Los Estados Unidos de América han hecho enormes contribuciones a la cultura, a las artes y a las ciencias. Desde mediados del Siglo XIX el desarrollo de sus universidades ha sido notable, tanto que hoy sus aportes en investigación en todas las áreas del saber son indiscutibles por cantidad y calidad.
También en filosofía, aunque con un penoso retraso. Mientras que en Santa Fe de Bogotá hubo un jesuita francés, Denis Mesland (1615-1672), que fue “Amigo de Descartes y Maestro Javeriano” (así reza el título de la obra de José del Rey y Germán Marquínez, Bogotá 2002), durante el Siglo XVII en Norteamérica la muy escasa producción filosófica estuvo en manos del puritanismo calvinista, que, a decir verdad, era mucho menos amigo de la filosofía que el catolicismo español.
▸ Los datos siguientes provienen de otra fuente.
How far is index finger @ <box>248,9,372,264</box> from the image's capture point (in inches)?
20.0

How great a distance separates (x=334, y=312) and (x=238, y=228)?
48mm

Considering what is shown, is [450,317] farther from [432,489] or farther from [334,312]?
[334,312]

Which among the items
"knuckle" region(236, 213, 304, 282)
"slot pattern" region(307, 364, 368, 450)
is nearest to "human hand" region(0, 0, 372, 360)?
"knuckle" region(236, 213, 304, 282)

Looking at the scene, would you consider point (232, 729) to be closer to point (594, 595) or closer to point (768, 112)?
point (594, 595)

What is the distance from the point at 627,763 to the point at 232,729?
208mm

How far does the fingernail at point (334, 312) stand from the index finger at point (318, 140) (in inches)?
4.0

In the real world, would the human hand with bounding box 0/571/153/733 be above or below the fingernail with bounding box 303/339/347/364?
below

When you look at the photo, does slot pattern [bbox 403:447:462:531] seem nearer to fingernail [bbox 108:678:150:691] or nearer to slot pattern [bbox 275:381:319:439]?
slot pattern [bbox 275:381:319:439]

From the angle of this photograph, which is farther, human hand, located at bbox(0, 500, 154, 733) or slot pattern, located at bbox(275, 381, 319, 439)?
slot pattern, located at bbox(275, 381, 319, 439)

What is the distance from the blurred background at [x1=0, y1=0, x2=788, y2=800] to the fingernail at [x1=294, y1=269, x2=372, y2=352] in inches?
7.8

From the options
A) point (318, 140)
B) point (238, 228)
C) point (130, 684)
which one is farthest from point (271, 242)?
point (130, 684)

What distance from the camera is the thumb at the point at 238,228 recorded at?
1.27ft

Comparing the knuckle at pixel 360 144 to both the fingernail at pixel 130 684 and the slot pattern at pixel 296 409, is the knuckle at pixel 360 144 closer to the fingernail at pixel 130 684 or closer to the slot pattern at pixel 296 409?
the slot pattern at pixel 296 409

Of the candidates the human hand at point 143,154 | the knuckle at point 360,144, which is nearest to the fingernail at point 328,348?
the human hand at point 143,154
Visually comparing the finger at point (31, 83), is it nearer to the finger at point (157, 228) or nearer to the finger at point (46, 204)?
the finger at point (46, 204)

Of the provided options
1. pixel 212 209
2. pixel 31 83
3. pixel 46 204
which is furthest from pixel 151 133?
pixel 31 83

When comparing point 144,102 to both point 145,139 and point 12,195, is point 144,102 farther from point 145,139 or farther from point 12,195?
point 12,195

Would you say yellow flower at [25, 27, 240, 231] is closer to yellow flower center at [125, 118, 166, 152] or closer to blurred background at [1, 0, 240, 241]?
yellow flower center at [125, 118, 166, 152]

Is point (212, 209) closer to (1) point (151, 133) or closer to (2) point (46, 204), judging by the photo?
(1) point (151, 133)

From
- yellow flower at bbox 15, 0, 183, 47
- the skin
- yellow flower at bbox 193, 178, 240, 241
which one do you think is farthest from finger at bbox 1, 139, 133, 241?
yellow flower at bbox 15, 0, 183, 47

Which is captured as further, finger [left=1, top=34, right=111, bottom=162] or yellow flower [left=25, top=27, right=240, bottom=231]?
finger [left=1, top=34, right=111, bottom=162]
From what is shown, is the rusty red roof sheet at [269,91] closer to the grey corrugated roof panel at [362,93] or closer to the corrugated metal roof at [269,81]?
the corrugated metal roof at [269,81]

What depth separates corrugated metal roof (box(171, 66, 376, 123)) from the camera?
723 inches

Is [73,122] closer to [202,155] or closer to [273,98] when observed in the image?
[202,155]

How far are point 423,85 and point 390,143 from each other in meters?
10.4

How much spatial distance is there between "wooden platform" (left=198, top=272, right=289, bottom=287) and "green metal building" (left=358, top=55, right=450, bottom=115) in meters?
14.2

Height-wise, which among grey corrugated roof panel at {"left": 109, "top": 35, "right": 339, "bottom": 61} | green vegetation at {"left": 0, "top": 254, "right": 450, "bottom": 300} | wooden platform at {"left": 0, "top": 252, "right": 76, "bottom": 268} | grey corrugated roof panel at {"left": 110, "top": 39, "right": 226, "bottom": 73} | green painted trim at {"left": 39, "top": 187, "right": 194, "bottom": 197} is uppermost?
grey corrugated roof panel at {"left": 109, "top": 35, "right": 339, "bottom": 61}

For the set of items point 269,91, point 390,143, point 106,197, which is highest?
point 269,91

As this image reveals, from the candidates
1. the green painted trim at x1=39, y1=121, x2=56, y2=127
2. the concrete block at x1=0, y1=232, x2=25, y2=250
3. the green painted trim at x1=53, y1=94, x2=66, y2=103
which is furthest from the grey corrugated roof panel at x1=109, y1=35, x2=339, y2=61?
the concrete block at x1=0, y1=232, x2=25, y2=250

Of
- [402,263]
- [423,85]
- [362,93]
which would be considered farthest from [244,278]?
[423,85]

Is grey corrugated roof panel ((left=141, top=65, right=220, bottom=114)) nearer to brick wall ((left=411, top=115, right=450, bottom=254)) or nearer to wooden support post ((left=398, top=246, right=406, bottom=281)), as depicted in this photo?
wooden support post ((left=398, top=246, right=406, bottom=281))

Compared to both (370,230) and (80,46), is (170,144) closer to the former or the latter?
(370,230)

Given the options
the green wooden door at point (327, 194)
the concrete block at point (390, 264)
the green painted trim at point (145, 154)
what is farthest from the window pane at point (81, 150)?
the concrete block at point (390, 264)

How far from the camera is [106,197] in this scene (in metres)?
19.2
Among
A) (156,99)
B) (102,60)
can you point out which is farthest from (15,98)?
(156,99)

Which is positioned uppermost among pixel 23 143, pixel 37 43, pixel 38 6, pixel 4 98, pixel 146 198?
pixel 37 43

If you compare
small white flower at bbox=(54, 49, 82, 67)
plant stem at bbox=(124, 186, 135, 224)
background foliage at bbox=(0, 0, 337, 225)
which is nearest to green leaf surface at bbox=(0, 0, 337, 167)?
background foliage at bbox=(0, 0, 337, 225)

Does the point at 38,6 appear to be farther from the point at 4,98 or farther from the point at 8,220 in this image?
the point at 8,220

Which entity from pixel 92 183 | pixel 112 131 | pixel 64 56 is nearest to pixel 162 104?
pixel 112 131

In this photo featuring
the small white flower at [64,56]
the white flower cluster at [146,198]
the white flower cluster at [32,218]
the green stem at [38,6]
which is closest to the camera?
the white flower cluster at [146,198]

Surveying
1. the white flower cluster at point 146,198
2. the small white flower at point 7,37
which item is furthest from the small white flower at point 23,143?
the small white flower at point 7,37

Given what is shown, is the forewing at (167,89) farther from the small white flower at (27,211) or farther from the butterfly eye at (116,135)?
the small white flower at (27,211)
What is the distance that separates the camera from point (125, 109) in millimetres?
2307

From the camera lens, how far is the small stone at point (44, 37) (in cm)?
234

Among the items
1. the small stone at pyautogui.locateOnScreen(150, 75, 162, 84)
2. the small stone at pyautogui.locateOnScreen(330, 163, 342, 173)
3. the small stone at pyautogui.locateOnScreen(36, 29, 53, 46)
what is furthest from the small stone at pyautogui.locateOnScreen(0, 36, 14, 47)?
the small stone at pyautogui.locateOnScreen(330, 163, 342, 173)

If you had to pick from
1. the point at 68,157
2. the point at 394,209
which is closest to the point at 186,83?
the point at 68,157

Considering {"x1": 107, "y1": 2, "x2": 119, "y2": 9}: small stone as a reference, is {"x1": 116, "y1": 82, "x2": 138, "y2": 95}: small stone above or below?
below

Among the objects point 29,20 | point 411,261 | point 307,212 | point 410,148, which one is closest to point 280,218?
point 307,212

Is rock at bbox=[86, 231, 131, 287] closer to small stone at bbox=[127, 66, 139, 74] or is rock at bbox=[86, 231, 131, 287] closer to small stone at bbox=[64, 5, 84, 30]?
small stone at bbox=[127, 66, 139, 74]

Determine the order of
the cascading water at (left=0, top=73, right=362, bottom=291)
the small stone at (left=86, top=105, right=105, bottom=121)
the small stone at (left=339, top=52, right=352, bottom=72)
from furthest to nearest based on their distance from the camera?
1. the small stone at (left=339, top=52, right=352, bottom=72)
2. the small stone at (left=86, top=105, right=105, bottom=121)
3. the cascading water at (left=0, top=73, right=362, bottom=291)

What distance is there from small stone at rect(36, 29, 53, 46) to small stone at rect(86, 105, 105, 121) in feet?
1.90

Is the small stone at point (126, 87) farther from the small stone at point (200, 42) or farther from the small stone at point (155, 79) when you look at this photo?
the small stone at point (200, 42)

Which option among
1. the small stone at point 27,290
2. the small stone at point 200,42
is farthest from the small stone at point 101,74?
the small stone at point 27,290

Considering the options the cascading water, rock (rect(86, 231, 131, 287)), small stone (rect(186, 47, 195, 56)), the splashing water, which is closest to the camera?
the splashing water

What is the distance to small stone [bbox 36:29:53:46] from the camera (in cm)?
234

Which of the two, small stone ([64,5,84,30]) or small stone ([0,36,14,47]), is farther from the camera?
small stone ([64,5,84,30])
Esto comenzó a cambiar con la presencia de destacados intelectuales y políticos, como Benjamin Franklin y Thomas Jefferson, muy cercanos a la Ilustración francesa y herederos de las ideas de Locke y Montesquieu.
Sin embargo, el gran aporte de los EE.UU. a la filosofía universal gira en torno al pragmatismo, la escuela filosófica que se desplegó hacia finales del Siglo XIX, con pensadores de gran impacto como Charles S. Peirce, William James, John Dewey, George Herbert Mead y contemporáneos como John Searle y Richard Rorty.
Muchos estudiosos del pragmatismo filosófico coinciden en que este refleja, y a su vez estimula, el modo de ser, pensar y actuar de los estadounidenses. El pragmatismo no concibe la verdad como una idea autónoma, a la manera de Platón, tampoco como algo que abstraemos de la realidad, como pensaba Aristóteles, sino como el conjunto de relaciones presente en todo lo que funciona. Si algo funciona bien, es verdadero. Así, el conocimiento humano no es una especie de aproximación metódica y rigurosa al mundo de la verdad, ya que este no existe. Conocer es, más bien, operar mentalmente con aquello que ha demostrado que funciona: si la inteligencia artificial funciona -it works- es porque en ella hay verdad.
Lo mismo ocurre con la concepción pragmática de la política, la ética o la religión: la verdad acerca de si Dios existe o no, no reside en nuestras opiniones o certezas, sino en lo que la religión produce en la vida de los seres humanos. Y algo similar ocurre con la ética, la política y la estética: estas se legitiman en la medida en que satisfacen las expectativas que los seres humanos ponemos en ellas.
Históricamente aliado con el puritanismo calvinista, que bajo el manto de la predestinación enseña que hay unos seres humanos privilegiados y escogidos por Dios con exclusión de otros, los postulados del pragmatismo filosófico nos ayudan a comprender la segunda elección de Donald Trump como presidente de los EE.UU. Los votantes han visto en él al pragmático radical que puede poner a funcionar las cosas de esa gran nación. Mientras tanto, los puritanos aplauden con místico frenesí.
Que las cosas funcionen bien, o que al menos funcionen mejor, eso es algo que todos razonablemente deseamos: que haya crecimiento económico y, por tanto, más puestos de trabajo, que se reduzca la corrupción, la criminalidad y la inseguridad, y que haya motivos para confiar en las instituciones.
Pero el modo de lograr esos objetivos delata los límites del pragmatismo como teoría filosófica. El cuidado de nuestra Casa Común y el respeto universal de la dignidad humana resultan incómodos e indeseables a la mentalidad pragmática radical. Es bueno que las cosas funcionen bien al norte del Río Grande, pero es mejor que funcionen bien para todos.